Holly Holm hasn't had a single bad thing to say this week about Miesha Tate. The same thing cannot be repeated about Holm and the boxing media.
In an interview with Ariel Helwani on Monday's edition of The MMA Hour, Holm slammed the boxing press for not paying attention to her when she was the best female boxer on the planet. Only now as a UFC champion, Holm said, are boxing reporters actually showing an interest in her.
"That's a two-sided thing there," Holm said. "There's probably been more articles written in boxing now that I'm doing MMA. In a way, that's great. Thank you guys for supporting me. But where were you my whole boxing career? I'll call them out on it. I'm not trying to be sweet about it."
Holm was a three-division boxing champion and a two-time Ring Magazine female boxer of the year.

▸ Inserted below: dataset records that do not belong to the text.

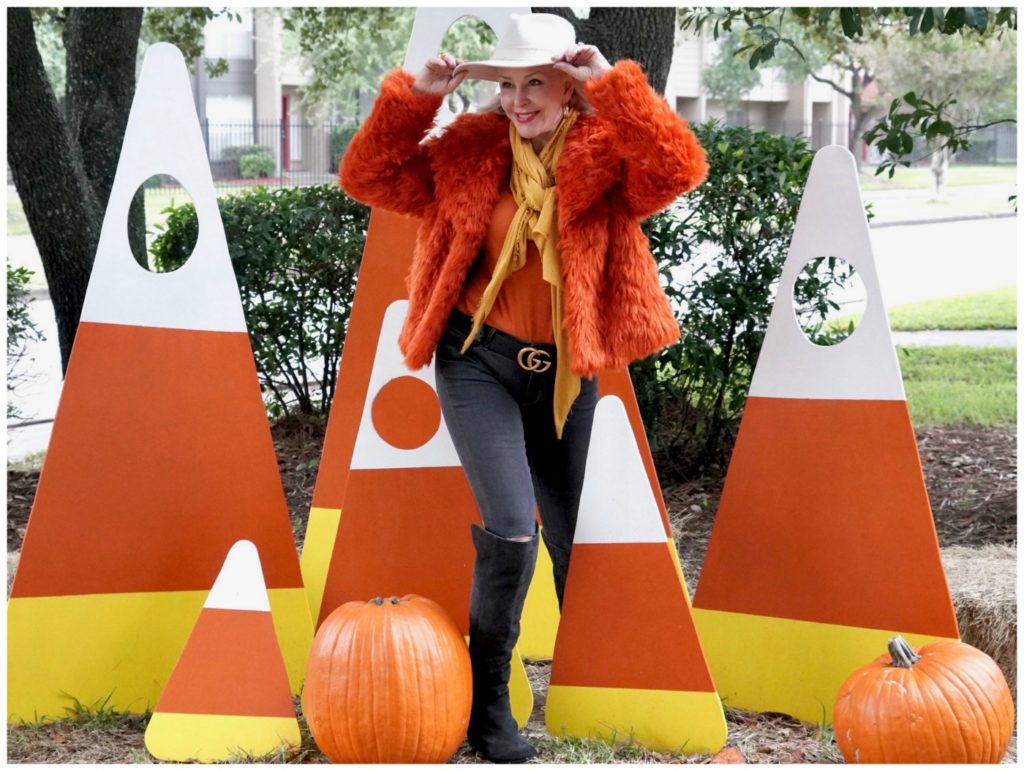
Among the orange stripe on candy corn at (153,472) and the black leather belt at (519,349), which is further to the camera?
the orange stripe on candy corn at (153,472)

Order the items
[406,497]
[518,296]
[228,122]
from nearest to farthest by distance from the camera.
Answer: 1. [518,296]
2. [406,497]
3. [228,122]

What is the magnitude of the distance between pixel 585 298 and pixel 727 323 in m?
2.50

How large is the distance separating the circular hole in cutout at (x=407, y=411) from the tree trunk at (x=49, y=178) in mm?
2517

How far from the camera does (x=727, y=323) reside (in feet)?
17.2

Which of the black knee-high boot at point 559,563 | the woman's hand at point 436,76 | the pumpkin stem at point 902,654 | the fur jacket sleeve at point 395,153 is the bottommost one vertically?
the pumpkin stem at point 902,654

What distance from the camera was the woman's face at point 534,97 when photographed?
295cm

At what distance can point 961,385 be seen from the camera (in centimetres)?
841

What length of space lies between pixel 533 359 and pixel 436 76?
804 millimetres

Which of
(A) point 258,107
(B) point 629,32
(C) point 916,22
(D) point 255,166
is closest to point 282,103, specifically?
(A) point 258,107

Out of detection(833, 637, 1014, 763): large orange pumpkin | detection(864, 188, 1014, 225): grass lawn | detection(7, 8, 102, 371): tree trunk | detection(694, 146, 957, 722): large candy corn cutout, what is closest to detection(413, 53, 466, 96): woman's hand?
detection(694, 146, 957, 722): large candy corn cutout

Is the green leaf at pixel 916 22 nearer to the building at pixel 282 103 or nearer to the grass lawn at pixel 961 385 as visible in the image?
the grass lawn at pixel 961 385

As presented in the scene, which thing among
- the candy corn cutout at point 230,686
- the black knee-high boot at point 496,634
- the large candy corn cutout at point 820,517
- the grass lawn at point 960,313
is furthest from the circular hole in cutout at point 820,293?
the grass lawn at point 960,313

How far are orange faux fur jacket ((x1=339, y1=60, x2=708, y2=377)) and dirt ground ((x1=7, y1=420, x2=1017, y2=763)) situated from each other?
111 centimetres

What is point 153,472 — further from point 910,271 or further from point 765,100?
point 765,100
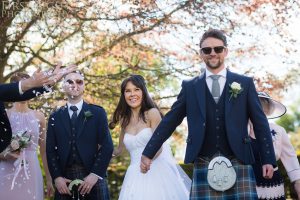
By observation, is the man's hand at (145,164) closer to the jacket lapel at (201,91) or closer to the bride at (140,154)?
the jacket lapel at (201,91)

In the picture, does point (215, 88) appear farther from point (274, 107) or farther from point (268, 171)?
point (274, 107)

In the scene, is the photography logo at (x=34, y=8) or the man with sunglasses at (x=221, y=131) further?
the photography logo at (x=34, y=8)

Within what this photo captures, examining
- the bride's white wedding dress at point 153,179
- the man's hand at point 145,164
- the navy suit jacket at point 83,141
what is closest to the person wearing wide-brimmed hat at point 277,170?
the bride's white wedding dress at point 153,179

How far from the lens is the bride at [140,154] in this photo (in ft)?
21.0

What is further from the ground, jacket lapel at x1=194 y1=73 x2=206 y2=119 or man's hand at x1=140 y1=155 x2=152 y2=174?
jacket lapel at x1=194 y1=73 x2=206 y2=119

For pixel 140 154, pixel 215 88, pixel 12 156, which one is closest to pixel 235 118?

She's one of the best women ever to put on the gloves. Yet female boxing is criminally underexposed. In the UFC, Holm has been in the main event and co-main event of a pay-per-view in just three fights. On Saturday, she's co-headlining with Miesha Tate at UFC 196 in Las Vegas.

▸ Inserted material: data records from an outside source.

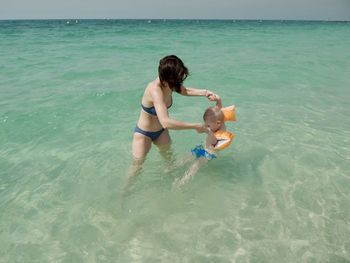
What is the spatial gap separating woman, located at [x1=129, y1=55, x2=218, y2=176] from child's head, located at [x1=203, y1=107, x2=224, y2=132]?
13cm

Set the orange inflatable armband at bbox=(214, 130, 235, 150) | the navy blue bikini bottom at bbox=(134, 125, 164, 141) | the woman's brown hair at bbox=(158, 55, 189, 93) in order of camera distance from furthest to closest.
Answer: the navy blue bikini bottom at bbox=(134, 125, 164, 141), the orange inflatable armband at bbox=(214, 130, 235, 150), the woman's brown hair at bbox=(158, 55, 189, 93)

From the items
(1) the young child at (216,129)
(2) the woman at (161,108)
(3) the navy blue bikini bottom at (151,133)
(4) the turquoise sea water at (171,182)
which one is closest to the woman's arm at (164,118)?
(2) the woman at (161,108)

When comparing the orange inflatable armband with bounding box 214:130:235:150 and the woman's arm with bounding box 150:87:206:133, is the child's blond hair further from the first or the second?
the woman's arm with bounding box 150:87:206:133

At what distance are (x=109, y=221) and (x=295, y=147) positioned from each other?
2908 mm

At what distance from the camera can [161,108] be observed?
3.18 metres

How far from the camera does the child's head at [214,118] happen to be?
356 centimetres

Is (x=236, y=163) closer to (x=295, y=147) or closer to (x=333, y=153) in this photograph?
(x=295, y=147)

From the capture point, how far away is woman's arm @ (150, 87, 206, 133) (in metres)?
3.08

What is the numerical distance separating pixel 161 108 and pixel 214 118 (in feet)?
2.22

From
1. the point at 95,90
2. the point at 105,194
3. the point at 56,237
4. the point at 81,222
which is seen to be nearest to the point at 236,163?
the point at 105,194

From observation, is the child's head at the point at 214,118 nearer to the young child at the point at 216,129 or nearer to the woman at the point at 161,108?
the young child at the point at 216,129

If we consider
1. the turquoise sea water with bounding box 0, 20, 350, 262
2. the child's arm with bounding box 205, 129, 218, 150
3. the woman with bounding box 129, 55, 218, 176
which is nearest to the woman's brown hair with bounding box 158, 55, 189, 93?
the woman with bounding box 129, 55, 218, 176

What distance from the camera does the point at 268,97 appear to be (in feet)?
25.1

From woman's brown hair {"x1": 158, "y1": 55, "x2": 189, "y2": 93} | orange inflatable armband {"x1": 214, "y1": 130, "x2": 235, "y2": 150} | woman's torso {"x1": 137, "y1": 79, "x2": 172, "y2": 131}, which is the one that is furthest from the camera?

Publically, Holm is always a class act and very rarely says anything negative -- about anyone. But it's clear she just doesn't understand why she never got more love when she was a world-class female boxer. And it's not just about her -- it's about the sport. Holm believes female boxing should be getting far more attention.

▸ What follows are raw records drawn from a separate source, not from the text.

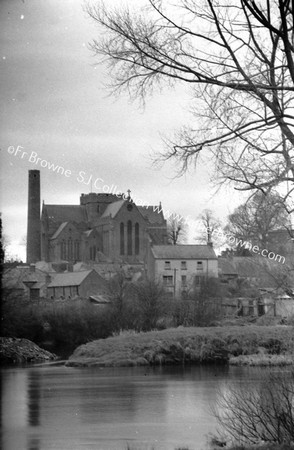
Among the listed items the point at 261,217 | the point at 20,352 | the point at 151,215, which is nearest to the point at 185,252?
the point at 20,352

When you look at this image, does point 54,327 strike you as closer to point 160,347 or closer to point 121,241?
point 160,347

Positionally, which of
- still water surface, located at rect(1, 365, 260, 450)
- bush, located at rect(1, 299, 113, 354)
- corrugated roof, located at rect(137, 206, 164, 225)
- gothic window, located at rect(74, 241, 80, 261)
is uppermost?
corrugated roof, located at rect(137, 206, 164, 225)

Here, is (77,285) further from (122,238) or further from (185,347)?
(122,238)

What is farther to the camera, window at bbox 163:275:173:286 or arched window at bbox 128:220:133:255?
arched window at bbox 128:220:133:255

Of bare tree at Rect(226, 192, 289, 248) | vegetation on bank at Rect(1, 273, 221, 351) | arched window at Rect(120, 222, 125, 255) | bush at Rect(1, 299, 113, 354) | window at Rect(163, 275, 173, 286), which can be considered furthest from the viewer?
arched window at Rect(120, 222, 125, 255)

"For me, it wasn't like, 'Oh I need spotlight,'" Holm said. "It was more like, 'Let's have opportunities so that women's boxing can grow.' If it's gonna bring attention to women's boxing, great. But if they ever ask me about it, I'll often call them out on it and ask, why now? You could have been covering this a long time ago."
Holm is one of the fastest rising stars in all of mixed martial arts now. Her knockout win over Ronda Rousey didn't just make her big in MMA, it made her a mainstream name. That's something she never achieved in women's boxing, through no fault of her own. Holm was the best at her craft, a celebrity in her hometown of Albuquerque and has always been marketable. The female side of the sweet science just never caught up to the male side and it still has not.
"The Preacher's Daughter" doesn't mind the attention that boxing media is giving her now. She's just bummed out that it took this long -- and that it took until she left boxing altogether.
"I love that they're supporting," Holm said. "And the fact that it brings any attention to boxing, great. Because I want there to be more attention on women's boxing, because I always wished it was there."